Information provided START

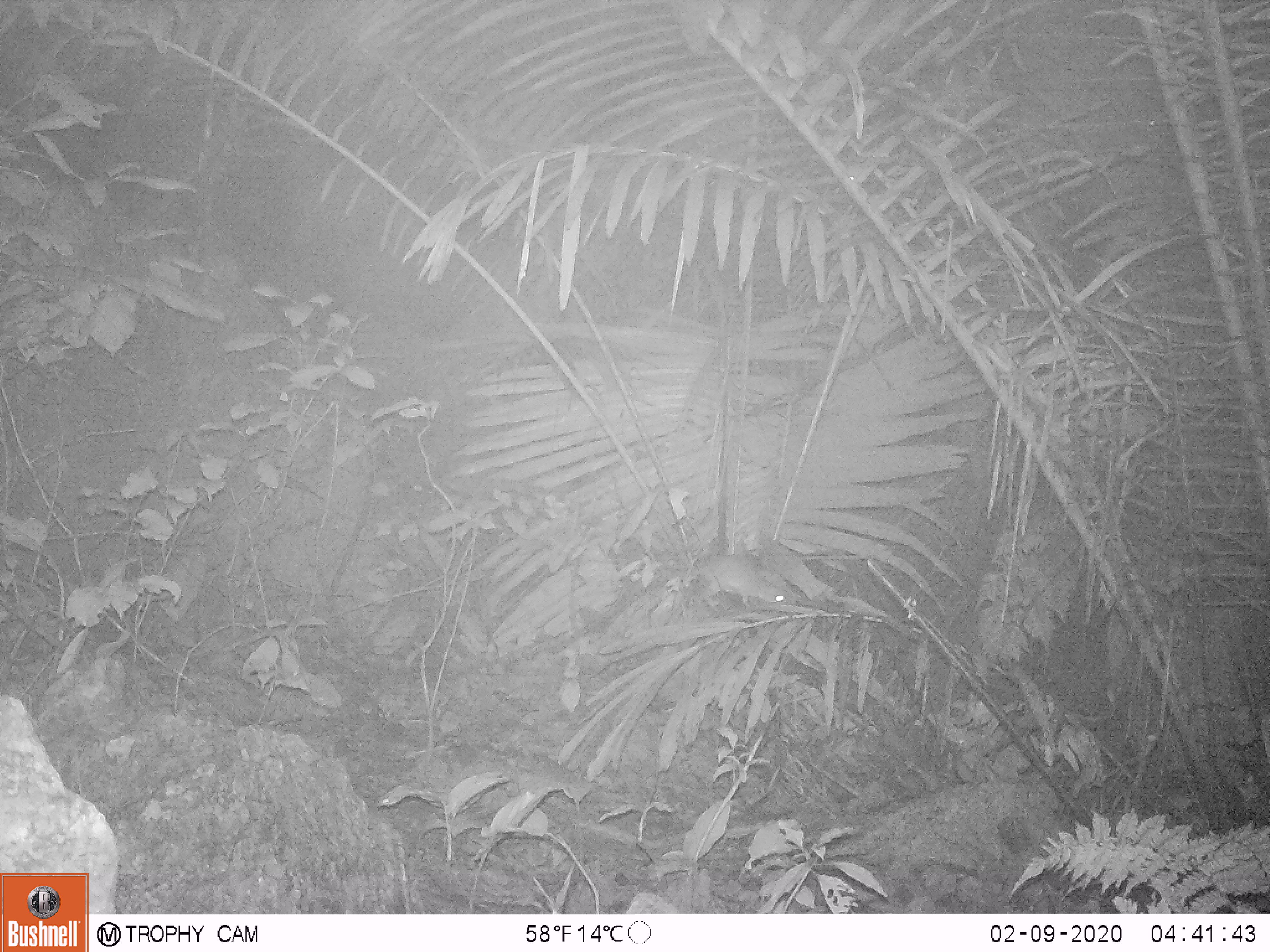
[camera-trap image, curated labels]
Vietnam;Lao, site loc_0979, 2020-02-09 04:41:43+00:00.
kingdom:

Information provided END

Leave out the pictures and reproduce the rest of the listing exactly.

[Output of the task]
[camera-trap image, curated labels]
Vietnam;Lao, site loc_0979, 2020-02-09 04:41:43+00:00.
kingdom:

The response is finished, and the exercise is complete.